Using the AIMS method to address patient vaccine hesitancy 

SF: Well, certainly, immunocompromised patients need these vaccines. They need all 3 of them. The RSV would be indicated only if they’re age 60 and older, because that’s the FDA approval at this point. But they need all 3 of these. So, one of the ways that I approach talking to patients and vaccines is called the AIMS method. The A stands for “announce” that you’re going to give a vaccine. Say okay, let’s go, you need to get your COVID, your flu, and your RSV vaccine. If you get any pushback, I is for “inquire.” If they don’t want to do it, ask why not? M is for “mirror.” Repeat the question and make sure you understand what they’re asking in a non-confrontational way. And then S is for “secure trust.” Answer those questions but keep the conversation open. I’ve found that that’s really helping. I’m seeing right now a big difference in the response to these 3 vaccines than I did last year. I don’t know if people are just seeing their friends come down with COVID. I think our experience this time last year with the “tripledemic” of RSV, COVID, and flu, people are starting to think about that. But then, when you hear this NFID survey that not everyone is thinking like my patients, it is concerning. But immunocompromised patients need to get these vaccines for sure. 

AM: Yeah, I love that AIMS methodology.
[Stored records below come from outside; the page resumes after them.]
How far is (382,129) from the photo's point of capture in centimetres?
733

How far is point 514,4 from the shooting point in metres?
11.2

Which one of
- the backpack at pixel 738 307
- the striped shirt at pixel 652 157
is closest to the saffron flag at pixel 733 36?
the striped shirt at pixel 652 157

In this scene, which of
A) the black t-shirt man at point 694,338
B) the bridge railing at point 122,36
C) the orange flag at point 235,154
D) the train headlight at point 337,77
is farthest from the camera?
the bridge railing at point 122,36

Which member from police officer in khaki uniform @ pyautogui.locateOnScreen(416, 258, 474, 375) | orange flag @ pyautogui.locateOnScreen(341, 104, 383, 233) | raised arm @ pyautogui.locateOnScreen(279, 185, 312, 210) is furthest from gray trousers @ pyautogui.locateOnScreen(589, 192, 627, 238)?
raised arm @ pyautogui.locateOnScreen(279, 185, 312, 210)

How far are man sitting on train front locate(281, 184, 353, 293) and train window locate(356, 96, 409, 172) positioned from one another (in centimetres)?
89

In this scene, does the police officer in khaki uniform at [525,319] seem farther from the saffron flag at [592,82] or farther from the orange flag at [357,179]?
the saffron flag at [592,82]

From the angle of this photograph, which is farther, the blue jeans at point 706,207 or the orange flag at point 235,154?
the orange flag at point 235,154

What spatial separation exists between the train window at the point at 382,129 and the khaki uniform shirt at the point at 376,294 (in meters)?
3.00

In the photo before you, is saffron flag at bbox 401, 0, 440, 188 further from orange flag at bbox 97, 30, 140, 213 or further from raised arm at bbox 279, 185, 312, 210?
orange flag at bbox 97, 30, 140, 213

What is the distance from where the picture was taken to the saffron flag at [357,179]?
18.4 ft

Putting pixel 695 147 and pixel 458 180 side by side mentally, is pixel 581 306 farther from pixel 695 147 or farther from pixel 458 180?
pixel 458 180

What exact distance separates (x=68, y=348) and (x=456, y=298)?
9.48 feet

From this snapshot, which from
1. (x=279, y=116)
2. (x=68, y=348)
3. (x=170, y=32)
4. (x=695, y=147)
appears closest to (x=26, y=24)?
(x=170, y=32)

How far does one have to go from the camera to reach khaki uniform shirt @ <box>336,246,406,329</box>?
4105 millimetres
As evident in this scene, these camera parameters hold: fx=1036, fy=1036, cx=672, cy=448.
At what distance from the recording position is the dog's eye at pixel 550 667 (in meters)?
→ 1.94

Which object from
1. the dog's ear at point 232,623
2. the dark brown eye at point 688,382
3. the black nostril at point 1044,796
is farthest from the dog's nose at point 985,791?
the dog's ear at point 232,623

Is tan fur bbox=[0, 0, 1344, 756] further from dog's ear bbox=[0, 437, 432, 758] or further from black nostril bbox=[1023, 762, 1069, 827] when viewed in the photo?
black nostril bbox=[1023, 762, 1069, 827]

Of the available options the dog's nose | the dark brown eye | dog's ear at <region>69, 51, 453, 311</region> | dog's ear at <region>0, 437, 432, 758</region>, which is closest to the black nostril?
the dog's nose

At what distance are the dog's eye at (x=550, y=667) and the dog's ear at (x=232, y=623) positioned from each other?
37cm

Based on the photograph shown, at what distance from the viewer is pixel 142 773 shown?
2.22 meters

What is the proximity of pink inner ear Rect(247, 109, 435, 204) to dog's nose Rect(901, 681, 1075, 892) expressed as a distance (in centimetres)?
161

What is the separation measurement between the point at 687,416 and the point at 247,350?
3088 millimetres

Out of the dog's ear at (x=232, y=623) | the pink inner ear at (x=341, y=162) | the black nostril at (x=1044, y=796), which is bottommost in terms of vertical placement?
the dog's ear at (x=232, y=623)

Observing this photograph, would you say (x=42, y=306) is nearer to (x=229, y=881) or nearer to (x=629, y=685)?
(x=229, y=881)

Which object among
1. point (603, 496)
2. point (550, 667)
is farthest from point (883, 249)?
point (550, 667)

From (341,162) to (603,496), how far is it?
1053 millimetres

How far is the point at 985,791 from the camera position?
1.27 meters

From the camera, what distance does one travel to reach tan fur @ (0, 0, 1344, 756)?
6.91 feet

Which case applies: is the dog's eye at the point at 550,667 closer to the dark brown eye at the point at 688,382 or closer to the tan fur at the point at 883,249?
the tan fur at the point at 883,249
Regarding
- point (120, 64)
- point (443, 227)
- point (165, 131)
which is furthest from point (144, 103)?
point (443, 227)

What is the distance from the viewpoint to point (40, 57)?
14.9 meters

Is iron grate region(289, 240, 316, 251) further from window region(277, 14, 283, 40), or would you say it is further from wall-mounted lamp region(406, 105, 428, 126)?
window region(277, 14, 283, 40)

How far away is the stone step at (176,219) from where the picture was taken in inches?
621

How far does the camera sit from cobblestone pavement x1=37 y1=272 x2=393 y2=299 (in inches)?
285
One thing that I think is really important, especially as a family physician practicing primary care, I often will care for the entire family and I’ll get “tag along flu shots” or “tag along vaccines.” If the baby is there and Mom’s there, I’m like, hey, you know what? You should get your flu vaccine as well and make sure the whole family is protected. I think the other piece is, I’ve had a lot of patients be very resistant over time for any number of vaccines. And you know, building that trust and repeating the same message over and over again, eventually some of my patients have come around and they’re like, all right, you know, doc, you know you’ve been taking care of me for 10 years, I trust you, I trust your judgment. And just making sure you leave the conversation open and doing it in sort of a nonjudgmental way is so valuable, because if you shame and blame, they just shut down. And then that degrades trust, and nobody wins quite frankly. 
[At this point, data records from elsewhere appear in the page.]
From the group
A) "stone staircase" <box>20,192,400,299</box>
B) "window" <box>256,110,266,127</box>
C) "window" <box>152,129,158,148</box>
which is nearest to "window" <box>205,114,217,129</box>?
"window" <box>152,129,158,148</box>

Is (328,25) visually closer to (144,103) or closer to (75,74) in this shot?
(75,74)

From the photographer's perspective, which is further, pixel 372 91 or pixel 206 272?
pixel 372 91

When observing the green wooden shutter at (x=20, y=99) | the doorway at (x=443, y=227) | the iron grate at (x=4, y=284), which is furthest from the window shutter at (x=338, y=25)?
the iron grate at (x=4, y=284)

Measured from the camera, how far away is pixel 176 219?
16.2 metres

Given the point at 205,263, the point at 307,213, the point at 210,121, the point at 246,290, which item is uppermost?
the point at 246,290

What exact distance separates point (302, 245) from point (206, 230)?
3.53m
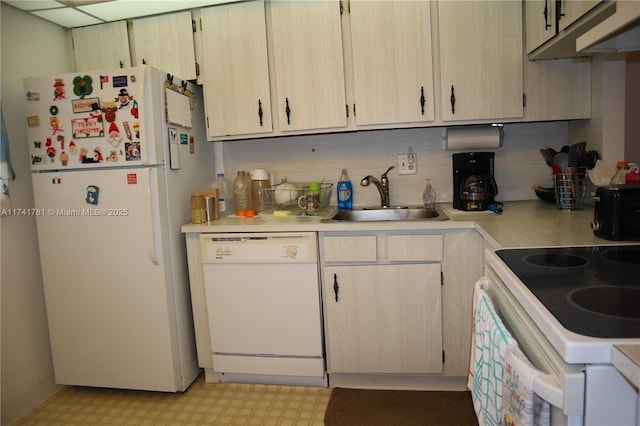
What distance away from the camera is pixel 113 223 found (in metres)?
2.20

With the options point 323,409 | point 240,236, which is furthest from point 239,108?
point 323,409

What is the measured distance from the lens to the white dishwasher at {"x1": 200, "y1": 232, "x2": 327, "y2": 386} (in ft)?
7.22

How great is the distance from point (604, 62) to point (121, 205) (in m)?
2.46

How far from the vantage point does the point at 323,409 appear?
2.11 meters

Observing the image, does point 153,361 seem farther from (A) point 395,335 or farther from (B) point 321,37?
(B) point 321,37

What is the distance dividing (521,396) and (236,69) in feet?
7.18

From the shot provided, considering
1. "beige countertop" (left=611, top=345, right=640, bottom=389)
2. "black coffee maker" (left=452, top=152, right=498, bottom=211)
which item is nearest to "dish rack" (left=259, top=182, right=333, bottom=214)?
"black coffee maker" (left=452, top=152, right=498, bottom=211)

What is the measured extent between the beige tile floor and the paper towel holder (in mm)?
1554

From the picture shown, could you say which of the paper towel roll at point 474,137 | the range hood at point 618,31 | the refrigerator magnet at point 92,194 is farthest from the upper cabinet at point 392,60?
the refrigerator magnet at point 92,194

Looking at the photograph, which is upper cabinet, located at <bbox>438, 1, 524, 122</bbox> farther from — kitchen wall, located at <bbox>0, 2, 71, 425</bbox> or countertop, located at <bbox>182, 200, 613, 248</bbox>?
kitchen wall, located at <bbox>0, 2, 71, 425</bbox>

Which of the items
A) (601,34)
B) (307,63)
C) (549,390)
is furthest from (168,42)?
(549,390)

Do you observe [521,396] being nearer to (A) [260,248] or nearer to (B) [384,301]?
(B) [384,301]

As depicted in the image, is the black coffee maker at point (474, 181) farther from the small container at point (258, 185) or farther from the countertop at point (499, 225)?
the small container at point (258, 185)

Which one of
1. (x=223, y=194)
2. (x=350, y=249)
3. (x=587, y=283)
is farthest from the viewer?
(x=223, y=194)
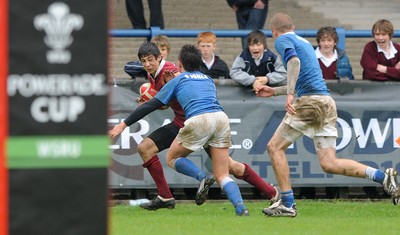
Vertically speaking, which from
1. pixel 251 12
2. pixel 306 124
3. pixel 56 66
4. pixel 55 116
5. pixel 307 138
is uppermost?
pixel 56 66

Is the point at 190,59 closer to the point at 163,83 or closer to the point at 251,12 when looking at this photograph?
the point at 163,83

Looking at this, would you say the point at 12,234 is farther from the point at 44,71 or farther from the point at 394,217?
the point at 394,217

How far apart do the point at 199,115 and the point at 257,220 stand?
Result: 4.06ft

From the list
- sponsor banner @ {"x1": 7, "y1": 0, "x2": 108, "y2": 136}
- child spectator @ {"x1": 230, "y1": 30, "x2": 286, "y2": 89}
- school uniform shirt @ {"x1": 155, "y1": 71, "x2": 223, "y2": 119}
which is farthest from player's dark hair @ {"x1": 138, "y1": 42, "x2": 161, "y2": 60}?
sponsor banner @ {"x1": 7, "y1": 0, "x2": 108, "y2": 136}

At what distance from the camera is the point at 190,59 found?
11.4m

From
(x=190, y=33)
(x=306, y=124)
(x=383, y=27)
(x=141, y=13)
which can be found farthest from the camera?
(x=141, y=13)

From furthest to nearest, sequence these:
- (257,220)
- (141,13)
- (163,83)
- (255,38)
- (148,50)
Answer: (141,13) → (255,38) → (163,83) → (148,50) → (257,220)

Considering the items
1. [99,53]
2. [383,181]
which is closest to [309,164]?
[383,181]

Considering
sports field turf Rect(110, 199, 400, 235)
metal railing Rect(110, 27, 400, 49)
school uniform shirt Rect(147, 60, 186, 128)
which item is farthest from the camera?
metal railing Rect(110, 27, 400, 49)

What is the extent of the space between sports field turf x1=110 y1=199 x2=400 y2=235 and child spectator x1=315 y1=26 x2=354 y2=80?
1640mm

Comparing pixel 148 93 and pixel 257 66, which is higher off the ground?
pixel 257 66

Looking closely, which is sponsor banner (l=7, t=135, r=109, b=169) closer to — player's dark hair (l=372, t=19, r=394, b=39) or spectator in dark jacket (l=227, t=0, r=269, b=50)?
player's dark hair (l=372, t=19, r=394, b=39)

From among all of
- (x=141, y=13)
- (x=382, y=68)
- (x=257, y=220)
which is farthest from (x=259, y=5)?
(x=257, y=220)

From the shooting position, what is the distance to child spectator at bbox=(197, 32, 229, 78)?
1392 cm
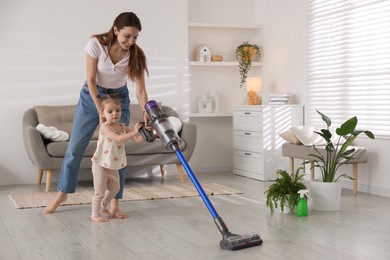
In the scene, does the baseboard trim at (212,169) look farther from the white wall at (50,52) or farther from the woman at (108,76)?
the woman at (108,76)

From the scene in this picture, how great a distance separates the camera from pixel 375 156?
492 centimetres

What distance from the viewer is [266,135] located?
19.0 ft

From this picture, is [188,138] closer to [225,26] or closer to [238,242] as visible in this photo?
[225,26]

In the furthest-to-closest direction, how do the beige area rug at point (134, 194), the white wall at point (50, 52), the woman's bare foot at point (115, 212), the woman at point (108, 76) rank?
the white wall at point (50, 52) < the beige area rug at point (134, 194) < the woman's bare foot at point (115, 212) < the woman at point (108, 76)

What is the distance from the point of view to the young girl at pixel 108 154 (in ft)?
12.0

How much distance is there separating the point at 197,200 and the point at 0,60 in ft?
8.02

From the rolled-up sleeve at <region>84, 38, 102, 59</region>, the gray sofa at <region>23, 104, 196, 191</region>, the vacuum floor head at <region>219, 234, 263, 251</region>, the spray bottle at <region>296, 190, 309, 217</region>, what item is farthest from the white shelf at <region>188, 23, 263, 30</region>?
the vacuum floor head at <region>219, 234, 263, 251</region>

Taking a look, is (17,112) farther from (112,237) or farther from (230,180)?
(112,237)

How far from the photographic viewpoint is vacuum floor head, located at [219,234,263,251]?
2947 millimetres

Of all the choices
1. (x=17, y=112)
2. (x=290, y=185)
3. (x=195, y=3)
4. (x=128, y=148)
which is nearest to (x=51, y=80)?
(x=17, y=112)

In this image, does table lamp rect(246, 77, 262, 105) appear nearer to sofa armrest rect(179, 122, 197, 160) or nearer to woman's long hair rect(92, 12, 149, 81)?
sofa armrest rect(179, 122, 197, 160)

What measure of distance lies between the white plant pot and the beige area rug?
3.22 feet

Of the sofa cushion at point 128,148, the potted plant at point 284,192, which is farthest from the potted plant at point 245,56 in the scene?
the potted plant at point 284,192

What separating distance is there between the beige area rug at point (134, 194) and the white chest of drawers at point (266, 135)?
65cm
SF: Right. And there there’s a lot of misinformation out there. Certainly we as physicians are a trusted source of information. Also, I encourage patients to check websites with trusted sources of information. Our AMA website is one of them, and we have regular AMA updates on various topics. I do regular updates on our ACIP meetings. But you know, physicians are a trusted source, so the AIMS method I found in my practice is really helpful. 

AM: Well, this has been wonderful, tons of information, so hopefully, everyone out there listening can go back and listen to this again, or share with friends or family, so we can all make sure we have the right information. Thank you so much for joining us. I really appreciate your expertise and taking time for us today. 

SF: Thank you so much, Dr. McDonald. It’s been a pleasure to be on your show today.